ウェブディレクションと音源制作を手掛けるシララ株式会社の伊東宏之です。
このポッドキャストの第4回目で、掛け合わせやズラシが上手いビジネスアイデアについてお話ししたんですけれども、このポッドキャストの中での比較なんですが、再生回数が相対的にちょっとだけ良かったので、今回はその第2弾をお話ししたいと思います。
掛け合わせビジネスってどういうものかというと、例えば今は当たり前になりましたが、
カフェと本屋を組み合わせるとか、第4回の時にお話ししたような、
eスポーツと英会話レッスンを組み合わせた、そういったものですよね。
そうやって組み合わせたり、ちょっとだけズラしたり、派生させて展開させるようなビジネスで、
これは上手だな、スモールビジネスにも反映できそうだなと思わせるもの、
そういったものを今回も3つほどご紹介したいと思います。
まず1つ目、「完全禁煙マンション」です。
これは健美家という不動産情報を扱う有名なウェブサイトで紹介されていた事例でして、
概要欄にもURLを貼っておきたいと思うんですが、
東京都大田区の新築賃貸マンションで、カーメスト石川台というところがあるそうですね。
そこがA号棟とB号棟に建物が分かれていると。
A号棟は規約として敷地内が完全禁煙、つまり自分の借りる部屋の中も禁煙だということなんですよね。

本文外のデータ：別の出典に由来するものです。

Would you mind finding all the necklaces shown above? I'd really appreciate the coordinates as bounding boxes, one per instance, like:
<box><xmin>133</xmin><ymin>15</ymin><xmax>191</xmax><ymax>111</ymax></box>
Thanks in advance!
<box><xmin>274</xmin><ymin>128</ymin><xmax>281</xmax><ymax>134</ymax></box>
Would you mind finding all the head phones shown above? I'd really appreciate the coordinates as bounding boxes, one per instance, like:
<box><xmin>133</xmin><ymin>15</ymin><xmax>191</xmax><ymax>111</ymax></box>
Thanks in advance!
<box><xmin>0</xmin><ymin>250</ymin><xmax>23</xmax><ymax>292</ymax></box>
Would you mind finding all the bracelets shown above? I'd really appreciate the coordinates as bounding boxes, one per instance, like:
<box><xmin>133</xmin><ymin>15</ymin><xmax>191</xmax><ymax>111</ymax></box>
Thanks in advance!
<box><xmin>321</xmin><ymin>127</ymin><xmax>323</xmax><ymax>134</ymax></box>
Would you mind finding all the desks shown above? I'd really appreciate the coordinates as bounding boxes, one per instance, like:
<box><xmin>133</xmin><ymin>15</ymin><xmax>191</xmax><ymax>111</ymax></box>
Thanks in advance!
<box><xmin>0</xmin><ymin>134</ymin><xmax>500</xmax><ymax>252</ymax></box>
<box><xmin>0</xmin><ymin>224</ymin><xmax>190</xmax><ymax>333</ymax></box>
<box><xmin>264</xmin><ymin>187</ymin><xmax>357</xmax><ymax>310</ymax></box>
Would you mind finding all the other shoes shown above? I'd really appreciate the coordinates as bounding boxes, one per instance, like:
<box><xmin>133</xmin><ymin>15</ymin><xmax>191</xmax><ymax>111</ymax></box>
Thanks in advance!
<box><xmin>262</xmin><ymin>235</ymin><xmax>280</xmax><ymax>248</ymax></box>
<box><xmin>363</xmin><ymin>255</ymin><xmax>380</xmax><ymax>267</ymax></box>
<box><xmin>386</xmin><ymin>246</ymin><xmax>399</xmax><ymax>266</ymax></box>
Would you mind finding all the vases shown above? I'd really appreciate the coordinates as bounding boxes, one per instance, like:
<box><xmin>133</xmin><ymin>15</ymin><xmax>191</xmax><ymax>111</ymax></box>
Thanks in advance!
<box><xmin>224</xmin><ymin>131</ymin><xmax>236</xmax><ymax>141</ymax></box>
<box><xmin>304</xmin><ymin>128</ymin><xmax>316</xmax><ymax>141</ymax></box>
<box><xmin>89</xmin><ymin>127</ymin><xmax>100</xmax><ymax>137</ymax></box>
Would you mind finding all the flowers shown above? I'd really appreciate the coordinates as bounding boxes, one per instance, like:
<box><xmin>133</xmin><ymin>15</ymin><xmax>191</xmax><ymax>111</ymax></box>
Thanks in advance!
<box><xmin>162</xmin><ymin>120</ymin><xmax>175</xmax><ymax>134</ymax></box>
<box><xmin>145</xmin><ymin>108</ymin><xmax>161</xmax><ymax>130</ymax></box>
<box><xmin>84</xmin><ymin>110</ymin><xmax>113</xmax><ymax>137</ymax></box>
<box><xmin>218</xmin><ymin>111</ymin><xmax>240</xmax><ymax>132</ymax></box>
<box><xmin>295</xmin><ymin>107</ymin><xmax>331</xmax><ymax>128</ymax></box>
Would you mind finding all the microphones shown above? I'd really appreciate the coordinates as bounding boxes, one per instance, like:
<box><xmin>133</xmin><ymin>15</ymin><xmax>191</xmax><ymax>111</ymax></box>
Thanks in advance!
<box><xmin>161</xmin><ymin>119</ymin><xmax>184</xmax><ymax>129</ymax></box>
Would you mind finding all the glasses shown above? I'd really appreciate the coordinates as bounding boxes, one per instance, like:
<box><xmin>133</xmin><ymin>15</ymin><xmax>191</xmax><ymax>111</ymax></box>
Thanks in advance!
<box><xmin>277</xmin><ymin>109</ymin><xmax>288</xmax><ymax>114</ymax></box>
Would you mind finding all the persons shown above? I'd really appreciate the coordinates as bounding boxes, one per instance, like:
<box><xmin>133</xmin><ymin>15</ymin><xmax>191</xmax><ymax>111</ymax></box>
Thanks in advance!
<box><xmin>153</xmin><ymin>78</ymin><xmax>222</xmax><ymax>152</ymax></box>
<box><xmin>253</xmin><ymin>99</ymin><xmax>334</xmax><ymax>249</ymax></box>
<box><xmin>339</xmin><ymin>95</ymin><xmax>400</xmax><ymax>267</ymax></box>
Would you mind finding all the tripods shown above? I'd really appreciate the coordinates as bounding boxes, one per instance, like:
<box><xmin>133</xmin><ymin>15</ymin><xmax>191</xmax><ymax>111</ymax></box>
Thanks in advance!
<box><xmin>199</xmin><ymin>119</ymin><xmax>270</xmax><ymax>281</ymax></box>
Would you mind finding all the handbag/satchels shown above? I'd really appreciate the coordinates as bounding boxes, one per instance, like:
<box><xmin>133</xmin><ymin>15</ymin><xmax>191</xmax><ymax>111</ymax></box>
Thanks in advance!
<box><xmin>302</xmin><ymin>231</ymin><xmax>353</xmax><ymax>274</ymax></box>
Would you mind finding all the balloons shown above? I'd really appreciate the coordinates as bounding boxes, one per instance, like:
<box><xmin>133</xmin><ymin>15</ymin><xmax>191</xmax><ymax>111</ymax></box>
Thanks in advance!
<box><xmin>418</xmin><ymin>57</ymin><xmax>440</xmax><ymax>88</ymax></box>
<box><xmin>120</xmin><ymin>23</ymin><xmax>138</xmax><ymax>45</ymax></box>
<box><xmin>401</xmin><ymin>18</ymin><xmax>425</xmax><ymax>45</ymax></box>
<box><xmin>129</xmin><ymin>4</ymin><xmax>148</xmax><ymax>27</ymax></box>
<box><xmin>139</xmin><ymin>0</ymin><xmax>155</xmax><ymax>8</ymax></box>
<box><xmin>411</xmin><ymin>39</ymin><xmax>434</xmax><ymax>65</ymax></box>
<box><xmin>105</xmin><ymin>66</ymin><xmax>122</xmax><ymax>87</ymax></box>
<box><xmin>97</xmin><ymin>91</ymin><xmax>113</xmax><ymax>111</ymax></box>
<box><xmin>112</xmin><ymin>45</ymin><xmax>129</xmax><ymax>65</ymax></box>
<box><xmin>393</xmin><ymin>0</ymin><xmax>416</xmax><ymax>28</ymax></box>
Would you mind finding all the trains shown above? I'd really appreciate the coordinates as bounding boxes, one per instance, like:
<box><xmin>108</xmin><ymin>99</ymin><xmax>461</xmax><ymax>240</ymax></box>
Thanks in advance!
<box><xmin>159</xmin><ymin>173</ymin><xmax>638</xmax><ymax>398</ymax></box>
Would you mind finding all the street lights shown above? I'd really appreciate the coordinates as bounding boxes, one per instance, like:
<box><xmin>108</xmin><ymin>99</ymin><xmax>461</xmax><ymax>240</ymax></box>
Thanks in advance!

そしてB号棟は共用部分が禁煙、これはつまり廊下だとか、
あとはベランダも共用部分に入ると思うので、そういったところが禁煙だということですね。
結果としてA号棟の入居倍率が12.1倍、そしてB号棟は6.2倍だったそうなんですね。
A号棟は間取りも子育て世帯向けの部屋が多いそうで、それもあってこれだけの人気だということではあるんですけれども。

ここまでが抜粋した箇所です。